Let's face it. Just about everyone thinks it would be great to have Al Roker as a friend. But we can't. However, we can get some book recommendations from him—and that's great, too.

Begin Again: James Baldwin's America and Its Urgent Lessons for Our Own by Eddie S. Glaude Jr.

A fascinating look at the playwright, poet, and novelist who was best known for writing essays on being a black man in America. As this country continues to face civil unrest, this finely tuned biography is a source of hope, and has spurred me to read more James Baldwin.

The Awkward Black Man: Stories by Walter Mosley

I thought this might be a book about me. Thankfully, it’s not. It’s actually 17 of Mosley’s most captivating stories gathered in one collection, featuring an odd lot of characters who will entertain and delight.

Queens of the Resistance by Brenda Jones and Krishan Trotman

Jones and Trotman have produced a quick and lively series of biographies featuring some of today’s most formidable women: Nancy Pelosi, Elizabeth Warren, Maxine Waters, and Alexandria Ocasio-Cortez. These books provide a vital dose of inspiration. Full disclosure, Krishan is the publisher of my last book, and while this could be seen as an attempt to suck up, these really are terrific reads.

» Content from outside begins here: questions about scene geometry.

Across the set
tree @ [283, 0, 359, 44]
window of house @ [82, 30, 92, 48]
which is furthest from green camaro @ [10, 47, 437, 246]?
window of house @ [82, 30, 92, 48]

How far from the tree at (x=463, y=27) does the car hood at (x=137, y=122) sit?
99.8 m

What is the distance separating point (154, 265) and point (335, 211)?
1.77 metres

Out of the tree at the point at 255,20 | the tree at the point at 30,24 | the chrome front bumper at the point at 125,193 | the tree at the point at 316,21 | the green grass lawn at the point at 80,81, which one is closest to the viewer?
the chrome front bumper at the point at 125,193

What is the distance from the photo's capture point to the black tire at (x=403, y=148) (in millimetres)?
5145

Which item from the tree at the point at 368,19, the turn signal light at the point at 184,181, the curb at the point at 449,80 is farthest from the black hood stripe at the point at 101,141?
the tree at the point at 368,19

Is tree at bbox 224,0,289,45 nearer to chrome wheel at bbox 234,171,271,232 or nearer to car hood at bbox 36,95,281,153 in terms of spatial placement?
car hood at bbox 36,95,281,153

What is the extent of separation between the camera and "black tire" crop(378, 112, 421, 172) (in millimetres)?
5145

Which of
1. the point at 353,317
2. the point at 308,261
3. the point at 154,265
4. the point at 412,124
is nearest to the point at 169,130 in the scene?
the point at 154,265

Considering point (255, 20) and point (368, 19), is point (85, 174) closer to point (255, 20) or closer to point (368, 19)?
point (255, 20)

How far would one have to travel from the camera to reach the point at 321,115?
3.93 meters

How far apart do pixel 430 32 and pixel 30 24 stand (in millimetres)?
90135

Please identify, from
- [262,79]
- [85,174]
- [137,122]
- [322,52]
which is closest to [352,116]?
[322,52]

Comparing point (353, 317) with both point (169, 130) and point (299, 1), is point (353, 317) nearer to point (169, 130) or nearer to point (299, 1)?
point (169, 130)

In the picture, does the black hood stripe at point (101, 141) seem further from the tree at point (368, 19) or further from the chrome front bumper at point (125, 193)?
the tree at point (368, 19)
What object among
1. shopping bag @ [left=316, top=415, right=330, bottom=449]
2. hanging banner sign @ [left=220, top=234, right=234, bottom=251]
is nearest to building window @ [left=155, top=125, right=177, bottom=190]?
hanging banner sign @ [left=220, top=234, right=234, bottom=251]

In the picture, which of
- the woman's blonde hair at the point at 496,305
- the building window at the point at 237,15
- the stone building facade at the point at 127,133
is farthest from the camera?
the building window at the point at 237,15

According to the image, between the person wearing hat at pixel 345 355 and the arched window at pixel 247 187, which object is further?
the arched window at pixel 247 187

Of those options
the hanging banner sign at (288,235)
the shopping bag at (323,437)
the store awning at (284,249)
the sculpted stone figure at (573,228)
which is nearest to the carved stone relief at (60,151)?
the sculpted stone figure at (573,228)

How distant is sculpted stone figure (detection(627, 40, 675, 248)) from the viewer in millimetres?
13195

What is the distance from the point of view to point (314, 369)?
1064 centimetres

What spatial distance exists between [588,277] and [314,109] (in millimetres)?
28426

A Gentleman in Moscow by Amor Towles

I love this book so much, I have put it down in a futile attempt to stave off finishing this wonderful story. When Count Alexander Rostov, a wealthy count, writes a poem that the Bolsheviks find too rabble rousing, he’s put under house arrest in one of Russia’s most luxurious and famous hotels. This delightful novel exudes old-fashioned elegance and will help those cold winter afternoons fly right by.